While Andhra Bank wants to sell off more than 100 accounts adding to about Rs 4,000 crore of loans, Allahabad Bank has invited bids for 73 accounts with outstanding loans of Rs 2,000 crore.
The assets on sale include Seven Hills Hospital, Visa Power, Visa Steel, L&T Chennai Tada Toll Road, KS Oil, Transstroy India and a few of its associate companies, Maheshwari Ispat and Abhijeet Power, two senior executives told ET. Nearly two dozen asset reconstructions companies or ARCs will participate in bidding for the bad loans on offer, they said on condition of anonymity.
This is the first auction of bad loans by the two commercial banks after the Reserve Bank of India revised norms for sale of bad loans, which came into effect since the beginning of this financial year and are designed to ensure that ARCs have skin in the game.
The outcome of these two auctions will therefore have a bearing on the sale of bad loans in the coming quarters, the executives said. As per the new norms, ARCs will have to pay at least 50 per cent of the purchase price in cash and the balance 50 per cent can be paid in form of security receipt or SR.
This is similar to bonds and matures over five to seven years depending on the success of debt recast.
Till last year, only 15 per cent of the purchase price was paid in cash while the balance was paid in form of SRs. As per the revised norms, banks can accept less cash and more SRs provided they make higher provisions on such accounts.
The sale of assets will strongly depend on the reserve price set by the banks. ARC industry executives said banks will have to accept a lower valuation for the assets that are put on the block since they would be receiving more cash up front.

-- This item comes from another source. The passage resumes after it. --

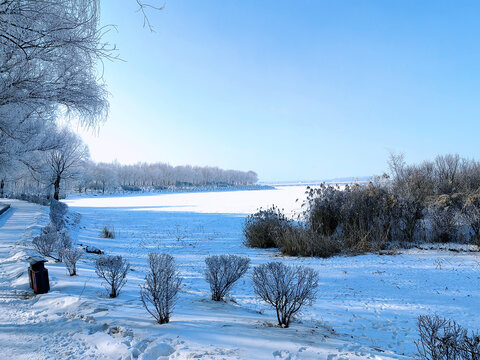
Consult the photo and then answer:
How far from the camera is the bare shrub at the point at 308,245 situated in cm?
1002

Banks, on the other hand, feel that the value of the assets does not change materially just because the buyer pays more cash upfront, the executives cited earlier said.
Andhra Bank reported a net profit of Rs 174 crore with gross bad loans of 12.2 per cent or Rs 17,669 crore of total loans for 2016-17.
For the same period, Allahabad Bank reported a net loss of Rs 314 crore with gross bad loans of 13 per cent or Rs 20,687 crore. Staterun banks are in a hurry to get rid of bad loans since the government, which is the majority stakeholder, has agreed to give additional capital only if banks clean their books and make profits.